Texte à lire –
_____

L’époque de Smith coïncide avec l’avènement de la banque moderne, émettrice de papier-monnaie.

Dans son ouvrage « An Inquiry into the Nature and Causes of the Wealth of Nations » de 1776, Smith appréhende les banques comme des acteurs économiques dont la fonction consiste à faciliter ou à lubrifier les transactions et la circulation monétaire. Leurs rôles en matière de financement des investissements à long terme (LT) et de collecte d’épargne sont ignorés. Dans son analyse, on note que les instruments bancaires (billets, certificats, comptes de dépôts) permettent d’améliorer le bien-être de la société dans la mesure où ils se substituent aux espèces métalliques, sans toutefois en augmenter le montant. Ces instruments permettent d’économiser les coûts suscités par la manipulation de la monnaie métallique.

Autrement dit, les banques offrent aux commerçants la possibilité de détenir des « encaisses de transaction » pour faire face aux décalages entre leurs dépenses et leurs recettes non plus sous forme métallique coûteuse et risquée, mais sous forme fiduciaire et scripturale. Ce faisant, elles transforment le capital improductif (oisif) des commerçants sous forme métallique en capital productif qui générera une valeur ajoutée pour le commerçant et son pays.

Ceci dit, Smith insiste sur le fait qu’à travers l’escompte d’effets et les découverts, les banques ne doivent procurer aux commerçants qu’une encaisse de transaction ou de trésorerie à court terme (CT), et non du capital qui sert à faire des investissements à LT. Sans s’en rendre compte, Smith va pour la première fois faire allusion au rôle des banques dans la réduction des asymétries d’information et le monitoring. En effet, selon lui, il existe deux types d’emprunteurs s’adressant aux banques : les prudents et les spéculateurs (ou faiseurs de projets). Tandis que les premiers n’empruntent (essentiellement grâce à l’escompte d’effets) qu’à CT pour disposer d’une encaisse de transaction, les seconds émettent et escomptent des lettres de change fictives dans le but de financer des projets risqués. Lorsqu’une banque fait crédit aux spéculateurs, elle encourt le risque de faire faillite du fait de la conjugaison de deux facteurs : d’une part, l’insolvabilité des emprunteurs-spéculateurs et, d’autre part, l’incapacité d’honorer les demandes de reconversion en métal faites par les détenteurs du papier-monnaie émis par la banque.

_____

Données fournies –
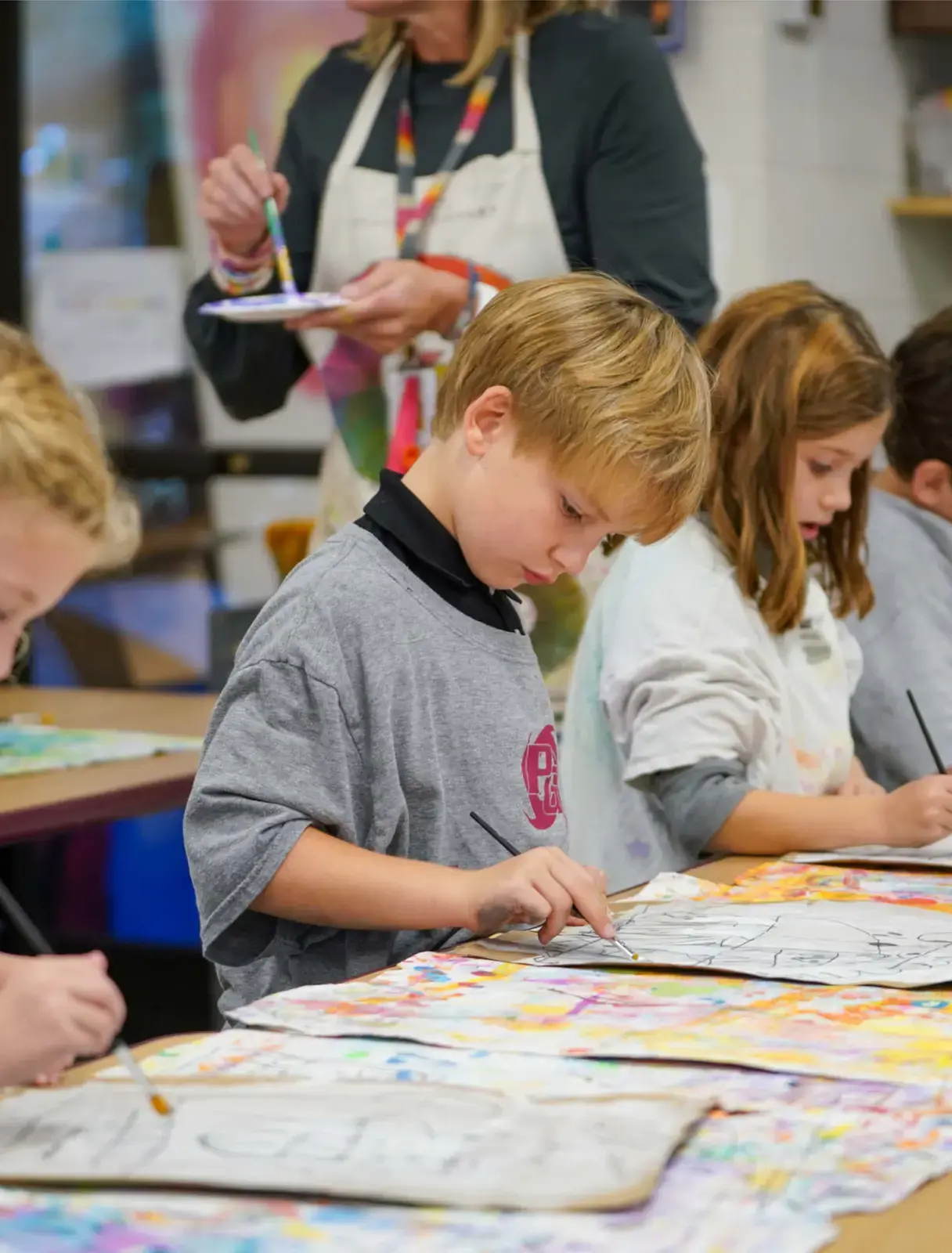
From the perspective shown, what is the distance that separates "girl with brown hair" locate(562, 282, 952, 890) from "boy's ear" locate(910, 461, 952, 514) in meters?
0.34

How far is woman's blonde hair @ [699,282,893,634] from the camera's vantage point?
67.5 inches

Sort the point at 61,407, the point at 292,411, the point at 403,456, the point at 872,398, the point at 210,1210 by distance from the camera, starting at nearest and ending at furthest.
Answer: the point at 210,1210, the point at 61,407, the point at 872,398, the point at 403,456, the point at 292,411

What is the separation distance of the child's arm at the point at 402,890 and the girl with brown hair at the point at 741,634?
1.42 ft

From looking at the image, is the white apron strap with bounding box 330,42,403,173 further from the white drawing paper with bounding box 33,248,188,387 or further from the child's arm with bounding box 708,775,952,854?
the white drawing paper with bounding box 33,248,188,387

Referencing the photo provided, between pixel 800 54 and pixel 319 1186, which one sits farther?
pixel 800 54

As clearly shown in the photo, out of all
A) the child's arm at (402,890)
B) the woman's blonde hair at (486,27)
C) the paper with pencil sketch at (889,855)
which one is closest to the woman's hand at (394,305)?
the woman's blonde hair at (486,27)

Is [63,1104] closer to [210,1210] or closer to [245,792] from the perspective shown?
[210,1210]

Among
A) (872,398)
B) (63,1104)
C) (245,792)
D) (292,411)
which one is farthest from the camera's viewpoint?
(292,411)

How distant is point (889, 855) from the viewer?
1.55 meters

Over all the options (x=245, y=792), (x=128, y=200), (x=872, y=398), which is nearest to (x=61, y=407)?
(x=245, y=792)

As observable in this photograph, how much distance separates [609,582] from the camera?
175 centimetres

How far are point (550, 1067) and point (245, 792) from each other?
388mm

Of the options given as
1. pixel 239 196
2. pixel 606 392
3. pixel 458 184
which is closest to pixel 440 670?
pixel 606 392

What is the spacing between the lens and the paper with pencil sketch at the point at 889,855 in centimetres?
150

_____

Travail à faire –
(1) Recopiez fidèlement le passage du texte sur Smith et les banques qui va de « Autrement dit, les » à « et son pays. ».
(2) Poursuivez la rédaction du texte sur Smith et les banques à partir de sa dernière phrase.

Résultats de l'exercice –
(1)
Autrement dit, les banques offrent aux commerçants la possibilité de détenir des « encaisses de transaction » pour faire face aux décalages entre leurs dépenses et leurs recettes non plus sous forme métallique coûteuse et risquée, mais sous forme fiduciaire et scripturale. Ce faisant, elles transforment le capital improductif (oisif) des commerçants sous forme métallique en capital productif qui générera une valeur ajoutée pour le commerçant et son pays.

(2)
C’est pourquoi, Smith recommande aux banques de discriminer leurs emprunteurs. Pour garantir la bonne qualité de ces derniers, elles peuvent, par exemple, leur demander des garanties ou des remboursements fréquents et réguliers.

Ceci dit, Smith admet la difficulté de distinguer la véritable nature des emprunteurs et de différencier entre les effets de commerce « réels » et « fictifs ». Aussi, il conclut à la nécessité d’une réglementation bancaire, puisque le fait de financer les spéculateurs peut déboucher sur une crise financière dont le résultat est à la fois la faillite des banques et la destruction de capital productif, situation qui pénalise la croissance économique et le bien-être collectif. Parmi les garde-fous que Smith préconise pour éviter cette situation, l’interdiction de mise en circulation de petites coupures bancaires afin d’éviter les effets de diffusion et de contagion.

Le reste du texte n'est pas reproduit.